Psalm 90 uniquely frames God as Israel's eternal 'dwelling place' (ma'on), a rare divine epithet that echoes Deuteronomy 33:27 and positions the psalm as a Mosaic reflection on refuge amid the wilderness judgments rather than temple worship.
The psalm's structure subtly mirrors the creation account in Genesis 1 by moving from God's pre-temporal existence ('before the mountains were brought forth') through human mortality to a plea for renewed 'work' and 'beauty,' suggesting a theological reversal of the fall's curse.
Its reference to human life as 'a tale that is told' (or 'a sigh') draws on ancient Near Eastern scribal imagery of fleeting cuneiform records, contrasting ephemeral human memory with the enduring divine word that outlasts generations.
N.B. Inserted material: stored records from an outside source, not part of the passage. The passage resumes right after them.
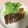 クックakapi's cooksnap of when they made 焼き豚.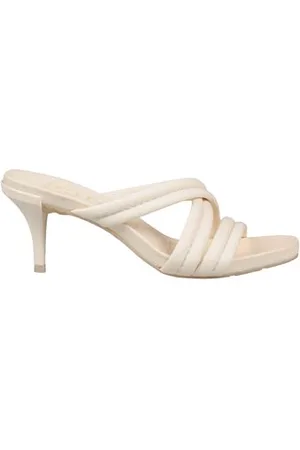 Garcia FOOTWEAR - Sandals - on YOOX.com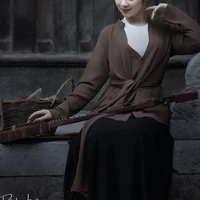Mén
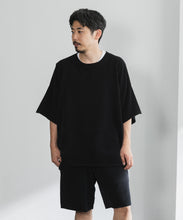 画像をギャラリービューアに読み込む, 【MEN】PEAR / ピアー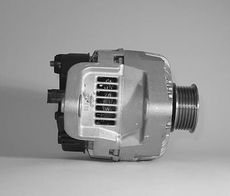 VALEO 437196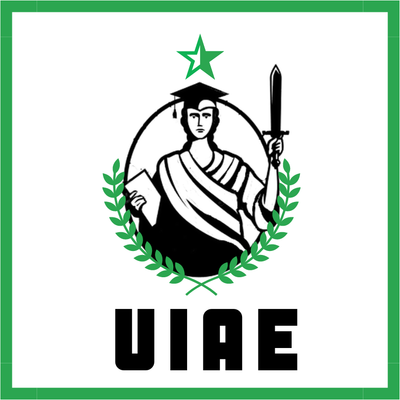 UIAE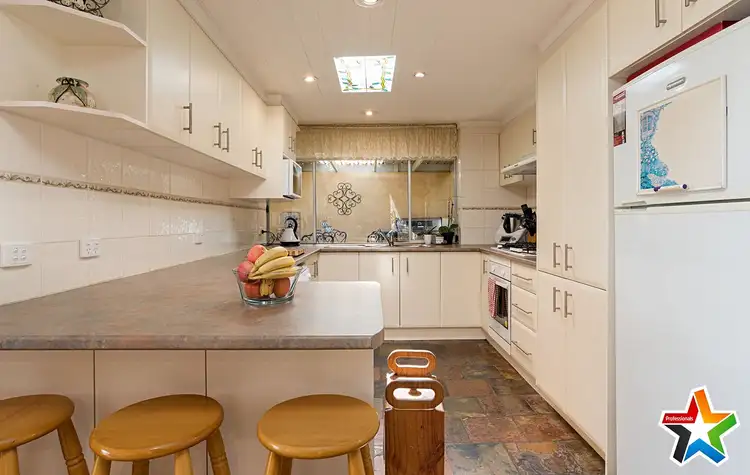 Sixth view of Homely house listing, 34 Wilkilla Road, Mount Evelyn VIC 3796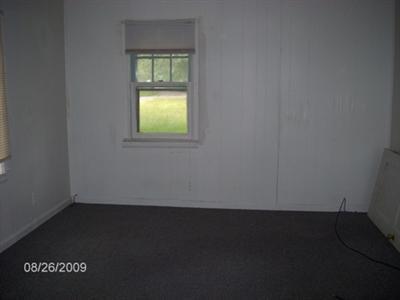 1035 West Giles Road Muskegon, MI 49445 - Photo 7 of 8 Additional Photo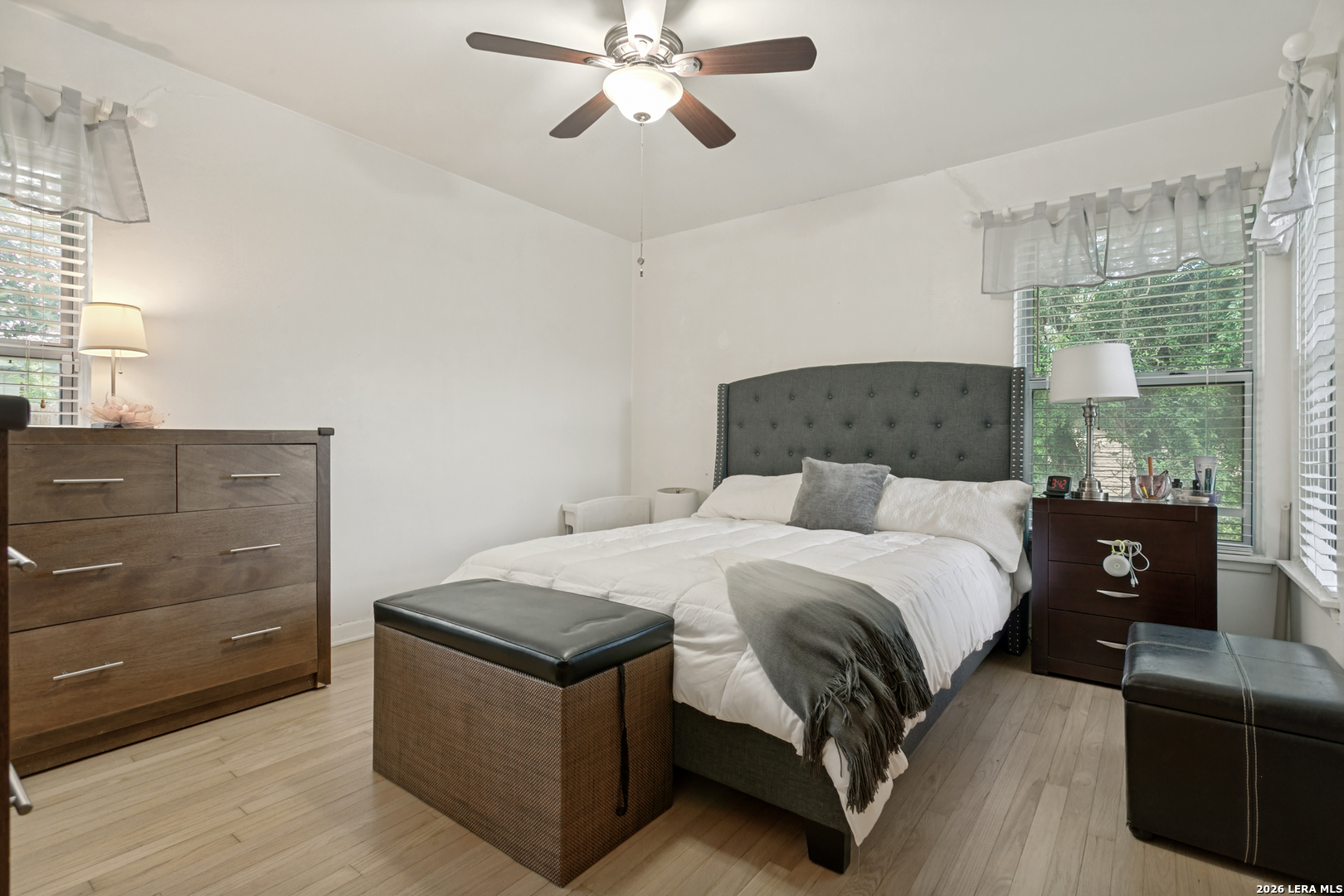 363 E Rampart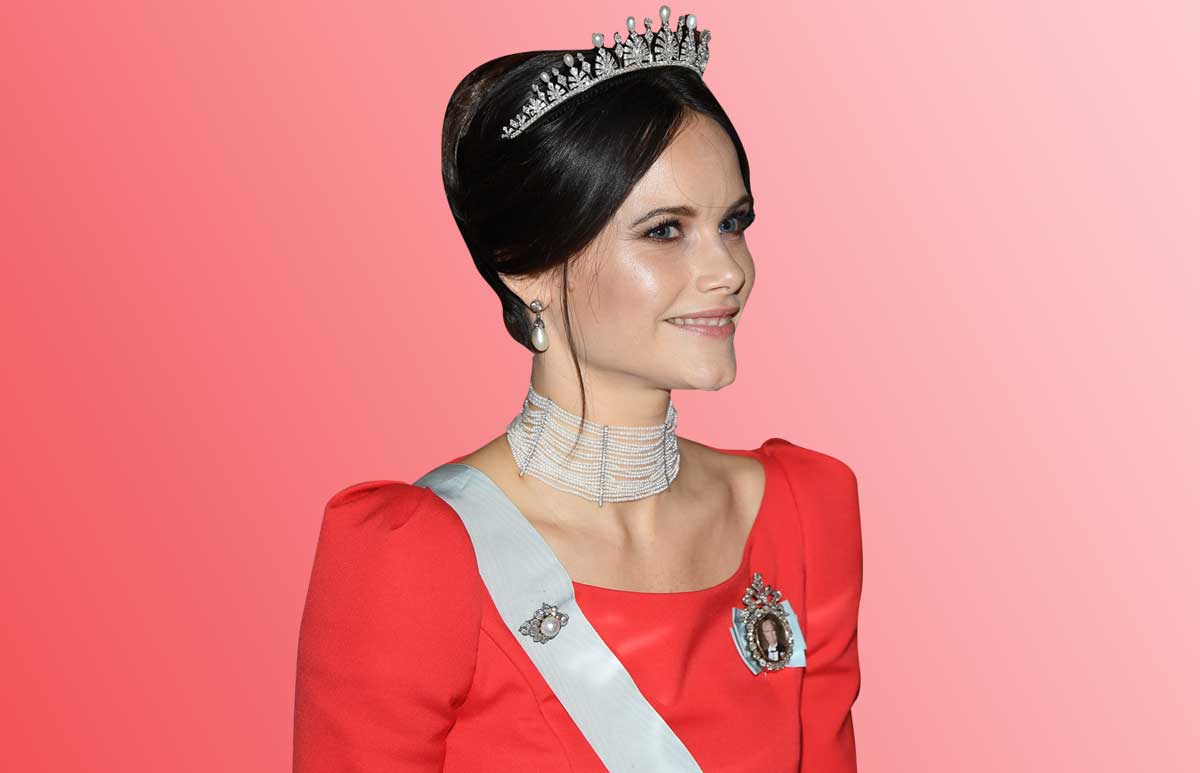 princesa-sofia-voluntaria (1)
The numerical lifespan of seventy or eighty years subtly alludes to the post-flood patriarchal ages in Genesis while also evoking the forty-year wilderness period, implying that even extended life remains under the shadow of exodus-era wrath and covenant testing.
Verse 1's shift from 'Lord' (Adonai) to 'God' (Elohim) within the superscription's Mosaic attribution creates a deliberate theological tension between covenant intimacy and transcendent sovereignty, a pattern rarely sustained across a single psalm.